Socially, hair is equated with beauty, youth, and self-confidence. Just as a crown is emblematic of one who has authority, a full head of hair announces that we are in command of our destiny—that we are our own masters!
The media purveys youthful attractive women with flowing manes. Manly heroes are those with thick hair. Villains are most often bald, or at best having a really bad hair day. Marketing promotes a myriad of products to give one fuller, shinier, richer, thicker, silkier hair.
Thus, as a measure of self-worth, it is a reflection of our natural feeling of being complete. The beginning of hair loss signals a reversal in this awareness. It is little wonder that thinning or receding hair motivates men and women alike to find a way to limit, stop, or even reverse this biologic process.
Daily hair loss for men and women is a normal process. Such hair loss is limited and replenished on a routine basis. Progressive hair loss, however, occurs when normal daily hair loss ceases to be replenished. Unfortunately, there is nothing that completely stops such progression once started. And it is a common problem, estimates are as high as 60-70% for adult males.
Factors contributing to progressive hair loss are not precisely understood. For men, it is medically believed that excessive hair loss is due to the normal hormonal interaction with the hair follicle (root) in those who have a genetic predisposition. This can be further influenced by stress or other environmental factors. This process is called Male Pattern Baldness (MPB) and various types are identified on the Norwood-Hamilton Scale.
It has become increasingly recognized that excessive hair loss in women is “patterned” as well. As opposed to men who virtually lose all hair in a “pattern,” many women lose it throughout the scalp in a diffuse manner. There are now recognized patterns in this type of loss. Such loss is labeled Female Pattern Baldness (FPB) and various types are identified on the Ludwig-Savin Scale.
As with men, women, too, are felt to have a genetic component in FPB. Hormonal influence may play a part as well. And there may be other medical as well as environmental factors for women as well.
There is nothing that will completely stop and reverse hair loss. The only permanent form of hair restoration is hair transplantation and its related procedures.

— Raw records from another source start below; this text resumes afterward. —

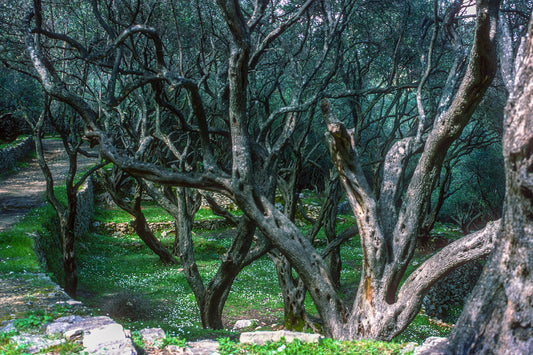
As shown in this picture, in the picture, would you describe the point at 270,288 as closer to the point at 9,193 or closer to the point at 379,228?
the point at 379,228

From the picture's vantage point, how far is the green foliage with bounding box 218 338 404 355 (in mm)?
4727

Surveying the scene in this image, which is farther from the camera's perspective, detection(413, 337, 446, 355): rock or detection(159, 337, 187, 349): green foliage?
detection(159, 337, 187, 349): green foliage

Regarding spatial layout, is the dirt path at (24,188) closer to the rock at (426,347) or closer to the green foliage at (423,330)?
the green foliage at (423,330)

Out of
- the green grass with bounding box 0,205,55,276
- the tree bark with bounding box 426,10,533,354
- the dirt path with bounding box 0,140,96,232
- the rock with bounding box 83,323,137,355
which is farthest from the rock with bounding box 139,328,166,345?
the dirt path with bounding box 0,140,96,232

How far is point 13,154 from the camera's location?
77.7 ft

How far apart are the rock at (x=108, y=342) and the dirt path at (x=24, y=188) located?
869 centimetres

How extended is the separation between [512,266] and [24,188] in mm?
19213

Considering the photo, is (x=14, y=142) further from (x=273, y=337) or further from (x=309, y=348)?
(x=309, y=348)

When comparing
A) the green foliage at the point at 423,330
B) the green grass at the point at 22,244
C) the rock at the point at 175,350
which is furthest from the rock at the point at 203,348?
the green foliage at the point at 423,330

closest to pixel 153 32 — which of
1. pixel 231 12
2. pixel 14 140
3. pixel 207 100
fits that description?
pixel 231 12

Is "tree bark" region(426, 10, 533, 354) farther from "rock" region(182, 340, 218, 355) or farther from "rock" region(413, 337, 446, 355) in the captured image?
"rock" region(182, 340, 218, 355)

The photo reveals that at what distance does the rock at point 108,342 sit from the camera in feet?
14.8

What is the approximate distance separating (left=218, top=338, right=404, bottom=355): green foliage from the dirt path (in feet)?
32.1

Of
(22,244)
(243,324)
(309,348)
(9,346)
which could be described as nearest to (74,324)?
(9,346)
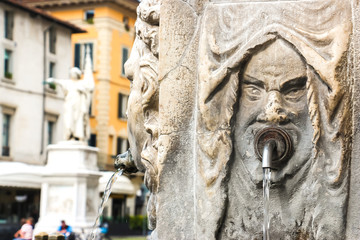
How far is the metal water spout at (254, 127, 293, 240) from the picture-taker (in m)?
3.87

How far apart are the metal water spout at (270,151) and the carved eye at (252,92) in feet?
0.56

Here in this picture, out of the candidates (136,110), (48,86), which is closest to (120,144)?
(48,86)

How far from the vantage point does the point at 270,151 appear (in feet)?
12.8

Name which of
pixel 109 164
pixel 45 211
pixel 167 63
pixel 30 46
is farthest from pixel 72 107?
pixel 109 164

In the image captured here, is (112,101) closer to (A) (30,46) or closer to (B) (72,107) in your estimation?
(A) (30,46)

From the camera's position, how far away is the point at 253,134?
3975 mm

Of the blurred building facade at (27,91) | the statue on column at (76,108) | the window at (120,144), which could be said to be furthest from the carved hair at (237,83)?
the window at (120,144)

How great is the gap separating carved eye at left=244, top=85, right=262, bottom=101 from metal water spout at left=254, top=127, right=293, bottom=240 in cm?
17

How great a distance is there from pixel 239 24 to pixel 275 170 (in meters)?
0.75

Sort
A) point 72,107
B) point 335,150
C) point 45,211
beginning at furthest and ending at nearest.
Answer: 1. point 72,107
2. point 45,211
3. point 335,150

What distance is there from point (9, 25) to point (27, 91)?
Result: 3381 millimetres

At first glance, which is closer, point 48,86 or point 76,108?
point 76,108

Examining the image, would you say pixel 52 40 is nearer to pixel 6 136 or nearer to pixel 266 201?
pixel 6 136

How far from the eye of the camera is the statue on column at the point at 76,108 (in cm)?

But no need to panic. Losing your hair can lead to a wonderful hair-raising experience. The latest state-of-the-art techniques available in permanent hair restoration at Aspen Hair Restoration can stop and reverse this process. The permanent solution to this problem is found in removing your own hair from the back and sides of the scalp and artistically placing it where thinning or a receding hairline has taken hold. It is a simple outpatient procedure that takes little time, is relatively painless, and when done using the newest techniques, is a long ways from the old “corn row” transplants of yesteryear.
Instead of big plugs of hair decorating the hairline, tiny grafts of hair as small as one or two hairs are now being used to create a natural looking head of hair. In fact, if you can tell someone has had hair transplants, most likely outdated techniques are or were used.
The evolution of hair transplantation from the 1950s to today has been historical. A physician who has participated in this progressive epic provides great expertise regarding the nuances of hair restoration particular to each patient. John L. Peterson, MD has been pioneering and performing hair restoration and its related procedures since 1979.
Because of the success of the evolution of hair transplants, more and more men and women are taking advantage of these procedures, and are helping themselves restore their self-confidence.